Iran says it aims to have only peaceful civilian nuclear energy.

However, with the UN Security Council -- Britain, China, France, Russia and the United States -- divided, Ahmadinejad is unlikely to face significantly tougher UN action soon.

"We do not believe that the US policy perspective, looking at the rest of the world as a field of confrontation, will give good results," he told the Los Angeles Times.

In the latest evidence of splits among world powers, Russia's foreign ministry rejected a US-led call for a new meeting on Iran.

"We do not see any fire that requires us to toss everything aside and meet to discuss Iran's nuclear program in the middle of a packed week at the United Nations General Assembly," the ministry said in a statement.

Iranian-American opponents gathered near UN headquarters in New York to protest against what they described as the government's human rights abuses and suppression of democratic opposition.

A separate rally was due nearby by the organization StopWarOnIran.org, which accuses President George W. Bush of pushing for a war on Iran.

Ahmadinejad firmly placed the blame for world tensions on Washington and maintained his controversial stand that Israel has no future, describing the Jewish state as "an airplane that has lost its engine."

"Problems do not arise suddenly," he told the LA Times.

"The US government has made a series of mistakes in the past few decades.
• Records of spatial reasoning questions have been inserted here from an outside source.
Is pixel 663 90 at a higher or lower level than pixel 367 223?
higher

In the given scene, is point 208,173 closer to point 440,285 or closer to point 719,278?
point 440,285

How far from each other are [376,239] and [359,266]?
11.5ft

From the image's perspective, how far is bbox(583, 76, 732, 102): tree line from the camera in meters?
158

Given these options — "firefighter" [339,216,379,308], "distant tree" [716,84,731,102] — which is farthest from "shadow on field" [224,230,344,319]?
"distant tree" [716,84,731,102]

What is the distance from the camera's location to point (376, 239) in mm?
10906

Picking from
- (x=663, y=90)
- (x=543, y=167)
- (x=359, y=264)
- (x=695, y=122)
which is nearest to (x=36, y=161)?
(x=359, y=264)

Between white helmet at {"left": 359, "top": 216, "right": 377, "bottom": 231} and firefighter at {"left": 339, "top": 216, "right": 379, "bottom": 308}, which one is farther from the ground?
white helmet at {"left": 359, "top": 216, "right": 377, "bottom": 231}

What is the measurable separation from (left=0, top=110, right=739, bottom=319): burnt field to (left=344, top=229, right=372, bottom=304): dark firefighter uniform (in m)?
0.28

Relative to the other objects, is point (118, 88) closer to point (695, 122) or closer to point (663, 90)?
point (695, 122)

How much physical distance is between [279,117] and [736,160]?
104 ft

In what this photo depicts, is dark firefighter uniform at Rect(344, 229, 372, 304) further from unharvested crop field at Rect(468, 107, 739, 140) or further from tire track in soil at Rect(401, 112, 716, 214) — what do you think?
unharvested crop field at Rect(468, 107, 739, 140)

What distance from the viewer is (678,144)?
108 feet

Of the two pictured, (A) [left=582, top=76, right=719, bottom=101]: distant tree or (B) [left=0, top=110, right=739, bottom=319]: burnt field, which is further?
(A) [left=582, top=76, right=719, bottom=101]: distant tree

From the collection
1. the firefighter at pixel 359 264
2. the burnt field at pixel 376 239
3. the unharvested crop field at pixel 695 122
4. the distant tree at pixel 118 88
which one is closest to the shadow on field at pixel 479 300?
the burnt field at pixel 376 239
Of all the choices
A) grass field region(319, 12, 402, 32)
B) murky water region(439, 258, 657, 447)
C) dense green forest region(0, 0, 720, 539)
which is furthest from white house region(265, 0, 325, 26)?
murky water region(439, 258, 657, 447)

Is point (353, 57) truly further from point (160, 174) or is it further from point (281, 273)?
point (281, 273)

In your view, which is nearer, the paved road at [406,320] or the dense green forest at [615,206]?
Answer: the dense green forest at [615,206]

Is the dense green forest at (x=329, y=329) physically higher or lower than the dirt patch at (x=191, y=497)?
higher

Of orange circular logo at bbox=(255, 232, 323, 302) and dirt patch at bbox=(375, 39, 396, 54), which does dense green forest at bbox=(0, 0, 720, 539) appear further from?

First, the imposition on the US economy of heavy military engagement and involvement around the world ... the war in Iraq, for example ... these are heavy costs."

Ahmadinejad, who has previously called for Israel to be "wiped off the map," also proposed Israel be transformed into a single state including returned Palestinian refugees, who would vastly outnumber the now dominant Jewish population, the LA Times reported.

Israel's President Shimon Peres, also at the United Nations, shot back, saying "I do not think (Ahmadinejad) has a future."

Peres accused the Iranian leader of wanting "the world to return to the darkness, hatred, threats, arrogance."

US Secretary of State Condoleezza Rice had been planning to meet on the sidelines of the UN assembly with colleagues from Britain, Russia, France, China and Germany -- the "P5+1" group.

The United States wants to impose new sanctions against Iran, but Russia and China are resisting the move.

The UN atomic watchdog, the International Atomic Energy Agency, called on Iran Monday to clear up allegations it had been involved in studies to make a nuclear warhead.

IAEA chief Mohamed ElBaradei published a report last week in which he accused Iran of stalling a UN investigation into its disputed nuclear program, refusing access to documents, individuals and sites.